■ Instructions for the task:
A faithful copy of the entries is required, with no images in it.

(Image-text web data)

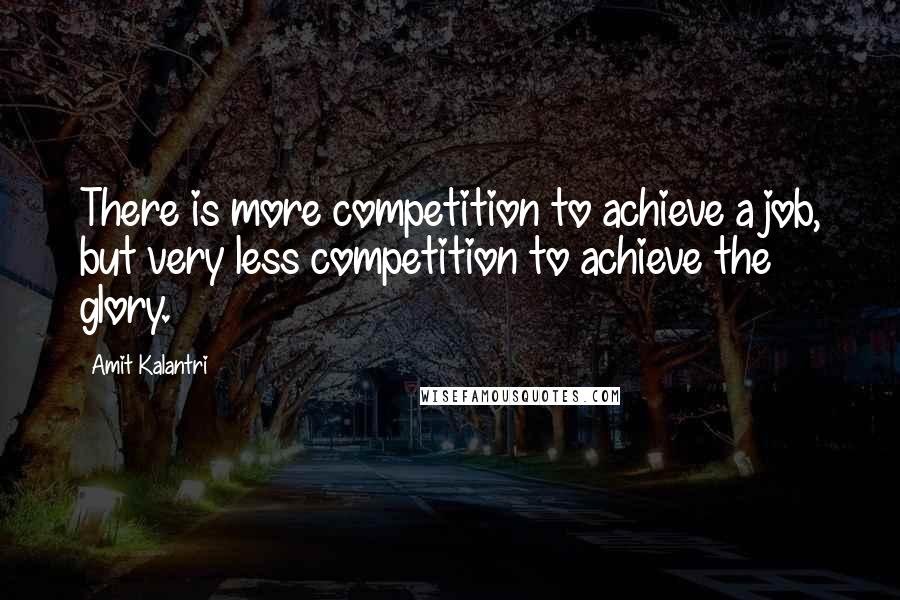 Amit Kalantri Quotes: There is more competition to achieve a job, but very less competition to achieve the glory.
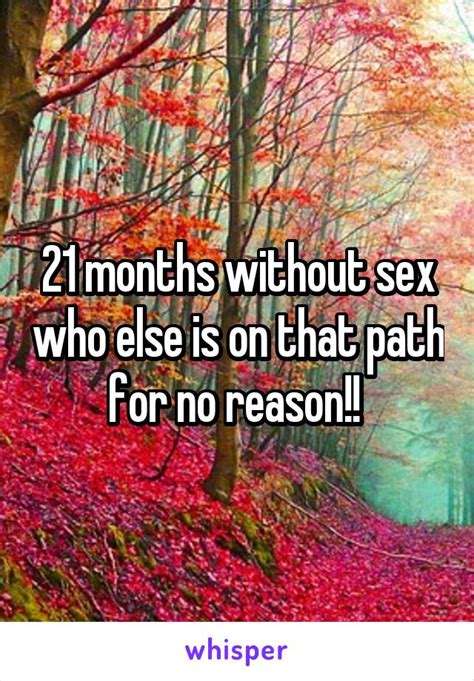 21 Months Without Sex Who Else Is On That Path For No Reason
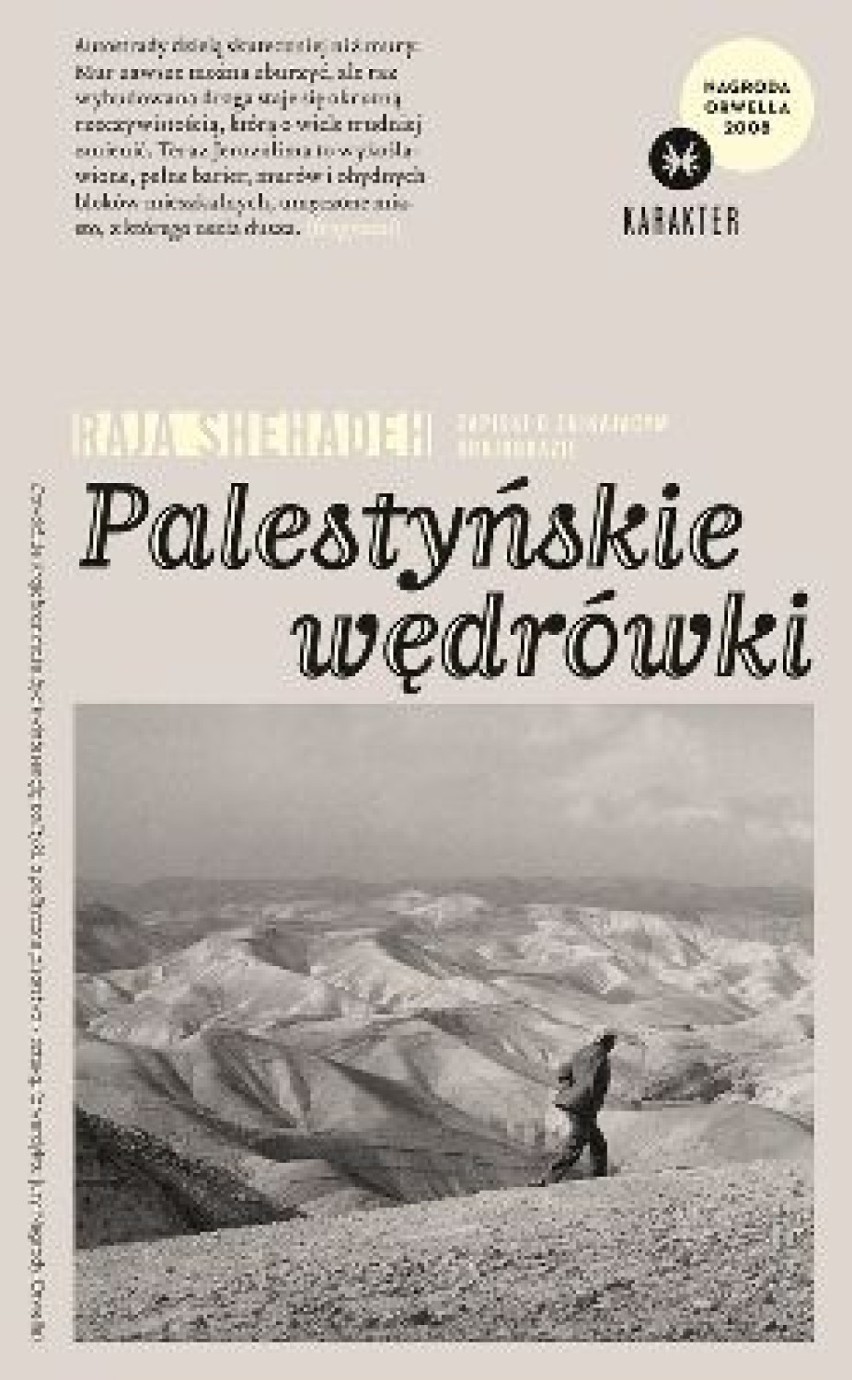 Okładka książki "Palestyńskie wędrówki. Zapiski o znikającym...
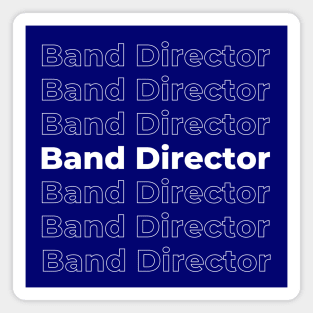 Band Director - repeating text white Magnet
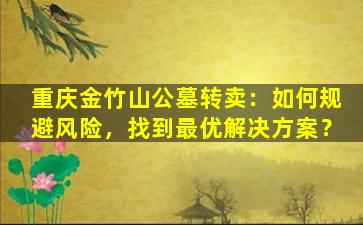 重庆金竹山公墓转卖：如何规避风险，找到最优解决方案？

■ Answer box:
 Amit Kalantri Quotes: There is more competition to achieve a job, but very less competition to achieve the glory.
 21 Months Without Sex Who Else Is On That Path For No Reason
 Okładka książki "Palestyńskie wędrówki. Zapiski o znikającym...
 Band Director - repeating text white Magnet
 重庆金竹山公墓转卖：如何规避风险，找到最优解决方案？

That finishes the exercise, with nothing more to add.